(Collected data entries)
┏━━
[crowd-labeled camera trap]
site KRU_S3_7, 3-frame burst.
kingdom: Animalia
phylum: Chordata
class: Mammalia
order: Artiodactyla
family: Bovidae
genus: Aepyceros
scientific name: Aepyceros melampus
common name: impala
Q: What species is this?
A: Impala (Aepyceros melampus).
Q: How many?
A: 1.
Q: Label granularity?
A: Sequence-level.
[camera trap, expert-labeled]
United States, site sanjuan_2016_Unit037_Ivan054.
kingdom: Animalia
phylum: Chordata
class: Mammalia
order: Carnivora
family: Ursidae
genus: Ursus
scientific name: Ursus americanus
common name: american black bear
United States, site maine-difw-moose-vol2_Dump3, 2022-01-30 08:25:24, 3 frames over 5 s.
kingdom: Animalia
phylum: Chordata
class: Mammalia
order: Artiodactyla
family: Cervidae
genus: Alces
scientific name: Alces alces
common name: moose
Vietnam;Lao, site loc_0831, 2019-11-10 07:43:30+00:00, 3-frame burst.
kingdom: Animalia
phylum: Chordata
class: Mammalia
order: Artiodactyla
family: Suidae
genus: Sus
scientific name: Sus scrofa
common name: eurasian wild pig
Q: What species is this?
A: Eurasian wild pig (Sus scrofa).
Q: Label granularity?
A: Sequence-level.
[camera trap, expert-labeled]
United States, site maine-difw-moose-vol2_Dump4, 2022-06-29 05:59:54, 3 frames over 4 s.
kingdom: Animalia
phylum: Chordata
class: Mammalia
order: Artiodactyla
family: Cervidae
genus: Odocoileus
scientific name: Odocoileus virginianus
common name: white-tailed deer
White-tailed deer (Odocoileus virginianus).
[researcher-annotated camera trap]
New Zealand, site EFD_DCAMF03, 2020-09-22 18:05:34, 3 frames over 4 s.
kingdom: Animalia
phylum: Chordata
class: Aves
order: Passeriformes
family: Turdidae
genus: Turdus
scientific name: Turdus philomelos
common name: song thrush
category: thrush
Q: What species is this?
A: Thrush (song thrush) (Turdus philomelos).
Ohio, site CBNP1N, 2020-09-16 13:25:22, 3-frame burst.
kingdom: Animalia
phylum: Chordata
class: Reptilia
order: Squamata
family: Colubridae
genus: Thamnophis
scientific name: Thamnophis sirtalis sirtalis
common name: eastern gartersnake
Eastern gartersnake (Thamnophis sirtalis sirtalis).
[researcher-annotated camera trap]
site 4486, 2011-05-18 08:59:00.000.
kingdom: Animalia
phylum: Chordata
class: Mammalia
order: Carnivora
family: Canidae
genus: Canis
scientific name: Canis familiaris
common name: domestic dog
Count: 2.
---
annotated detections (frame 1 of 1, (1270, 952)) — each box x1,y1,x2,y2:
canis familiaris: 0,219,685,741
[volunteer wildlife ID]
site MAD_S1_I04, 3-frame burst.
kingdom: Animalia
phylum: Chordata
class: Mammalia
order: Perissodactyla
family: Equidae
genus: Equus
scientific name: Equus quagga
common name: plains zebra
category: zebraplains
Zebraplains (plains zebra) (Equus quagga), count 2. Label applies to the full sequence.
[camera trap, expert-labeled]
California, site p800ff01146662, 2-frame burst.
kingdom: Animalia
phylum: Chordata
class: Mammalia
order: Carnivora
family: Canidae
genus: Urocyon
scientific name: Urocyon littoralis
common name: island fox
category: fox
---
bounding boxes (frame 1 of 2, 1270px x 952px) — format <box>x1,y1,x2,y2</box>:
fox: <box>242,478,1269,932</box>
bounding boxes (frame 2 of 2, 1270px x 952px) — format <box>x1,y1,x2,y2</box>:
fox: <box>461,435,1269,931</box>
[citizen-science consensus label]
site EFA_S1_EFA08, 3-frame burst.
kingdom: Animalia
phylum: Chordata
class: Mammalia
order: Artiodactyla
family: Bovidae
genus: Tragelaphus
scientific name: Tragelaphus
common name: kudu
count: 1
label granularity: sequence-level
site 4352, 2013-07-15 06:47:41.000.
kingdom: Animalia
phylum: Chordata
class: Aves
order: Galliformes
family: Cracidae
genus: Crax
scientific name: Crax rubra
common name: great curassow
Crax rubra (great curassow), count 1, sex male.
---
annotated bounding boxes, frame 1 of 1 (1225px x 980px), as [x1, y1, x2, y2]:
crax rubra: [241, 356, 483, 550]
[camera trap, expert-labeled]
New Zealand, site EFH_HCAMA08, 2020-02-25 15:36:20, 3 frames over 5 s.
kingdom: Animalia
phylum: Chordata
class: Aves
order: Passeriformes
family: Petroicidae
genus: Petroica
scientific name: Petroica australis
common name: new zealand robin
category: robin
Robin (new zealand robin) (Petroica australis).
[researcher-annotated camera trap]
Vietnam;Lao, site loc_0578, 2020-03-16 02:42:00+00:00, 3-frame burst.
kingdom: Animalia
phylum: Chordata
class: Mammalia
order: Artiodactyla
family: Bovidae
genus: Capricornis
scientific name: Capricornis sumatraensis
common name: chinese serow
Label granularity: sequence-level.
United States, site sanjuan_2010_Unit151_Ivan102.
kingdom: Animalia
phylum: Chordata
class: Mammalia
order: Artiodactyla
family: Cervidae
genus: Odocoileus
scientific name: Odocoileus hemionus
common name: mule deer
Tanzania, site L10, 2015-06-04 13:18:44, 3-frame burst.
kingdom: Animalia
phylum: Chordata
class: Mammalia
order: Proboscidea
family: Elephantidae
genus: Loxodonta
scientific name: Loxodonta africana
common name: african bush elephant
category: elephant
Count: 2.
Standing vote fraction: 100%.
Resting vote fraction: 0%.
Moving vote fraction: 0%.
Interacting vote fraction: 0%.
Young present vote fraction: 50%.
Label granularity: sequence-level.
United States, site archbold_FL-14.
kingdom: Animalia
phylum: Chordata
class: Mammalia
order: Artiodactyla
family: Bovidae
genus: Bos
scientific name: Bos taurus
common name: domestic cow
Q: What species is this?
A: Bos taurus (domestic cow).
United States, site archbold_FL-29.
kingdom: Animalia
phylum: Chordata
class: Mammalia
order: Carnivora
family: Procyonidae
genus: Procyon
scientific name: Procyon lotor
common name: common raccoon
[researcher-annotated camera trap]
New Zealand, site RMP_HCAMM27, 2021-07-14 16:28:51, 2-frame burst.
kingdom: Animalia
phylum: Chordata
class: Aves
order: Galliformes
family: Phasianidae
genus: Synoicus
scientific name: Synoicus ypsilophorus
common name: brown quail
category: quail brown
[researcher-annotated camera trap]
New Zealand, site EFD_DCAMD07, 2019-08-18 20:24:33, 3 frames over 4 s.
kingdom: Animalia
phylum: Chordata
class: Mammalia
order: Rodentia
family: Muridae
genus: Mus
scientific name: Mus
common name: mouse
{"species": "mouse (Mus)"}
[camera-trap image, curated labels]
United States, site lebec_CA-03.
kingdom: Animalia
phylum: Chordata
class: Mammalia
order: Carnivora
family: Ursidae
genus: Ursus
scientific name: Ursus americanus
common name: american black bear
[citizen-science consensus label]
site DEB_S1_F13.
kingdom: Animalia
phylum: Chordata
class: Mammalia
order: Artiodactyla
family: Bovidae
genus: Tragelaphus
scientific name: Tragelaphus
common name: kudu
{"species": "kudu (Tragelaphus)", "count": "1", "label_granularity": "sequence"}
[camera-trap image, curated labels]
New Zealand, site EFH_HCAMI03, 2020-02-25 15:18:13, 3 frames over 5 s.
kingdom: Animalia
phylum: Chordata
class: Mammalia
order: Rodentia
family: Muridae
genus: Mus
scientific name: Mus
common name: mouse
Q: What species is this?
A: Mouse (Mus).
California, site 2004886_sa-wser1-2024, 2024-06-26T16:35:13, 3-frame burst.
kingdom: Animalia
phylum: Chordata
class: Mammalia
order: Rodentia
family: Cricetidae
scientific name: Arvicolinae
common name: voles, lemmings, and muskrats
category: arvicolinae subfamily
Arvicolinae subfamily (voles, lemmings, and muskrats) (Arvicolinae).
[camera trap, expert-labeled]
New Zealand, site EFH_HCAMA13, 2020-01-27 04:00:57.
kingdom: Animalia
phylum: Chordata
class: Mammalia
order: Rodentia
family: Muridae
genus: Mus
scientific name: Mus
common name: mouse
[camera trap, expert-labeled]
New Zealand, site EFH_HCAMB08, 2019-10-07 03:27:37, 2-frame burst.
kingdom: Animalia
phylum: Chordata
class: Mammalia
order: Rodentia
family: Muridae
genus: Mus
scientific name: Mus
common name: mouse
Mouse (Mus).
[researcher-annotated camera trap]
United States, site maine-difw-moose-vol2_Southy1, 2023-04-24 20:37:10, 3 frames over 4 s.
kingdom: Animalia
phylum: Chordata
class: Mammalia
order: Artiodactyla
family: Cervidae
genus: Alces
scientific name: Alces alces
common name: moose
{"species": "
┗━━
Exercise aim:
Reproduce the records above line by line, without any change, up to and including the line that holds "United States, site maine-difw-moose-vol2_Dump3, 2022-01-30".

Task result:
[crowd-labeled camera trap]
site KRU_S3_7, 3-frame burst.
kingdom: Animalia
phylum: Chordata
class: Mammalia
order: Artiodactyla
family: Bovidae
genus: Aepyceros
scientific name: Aepyceros melampus
common name: impala
Q: What species is this?
A: Impala (Aepyceros melampus).
Q: How many?
A: 1.
Q: Label granularity?
A: Sequence-level.
[camera trap, expert-labeled]
United States, site sanjuan_2016_Unit037_Ivan054.
kingdom: Animalia
phylum: Chordata
class: Mammalia
order: Carnivora
family: Ursidae
genus: Ursus
scientific name: Ursus americanus
common name: american black bear
United States, site maine-difw-moose-vol2_Dump3, 2022-01-30 08:25:24, 3 frames over 5 s.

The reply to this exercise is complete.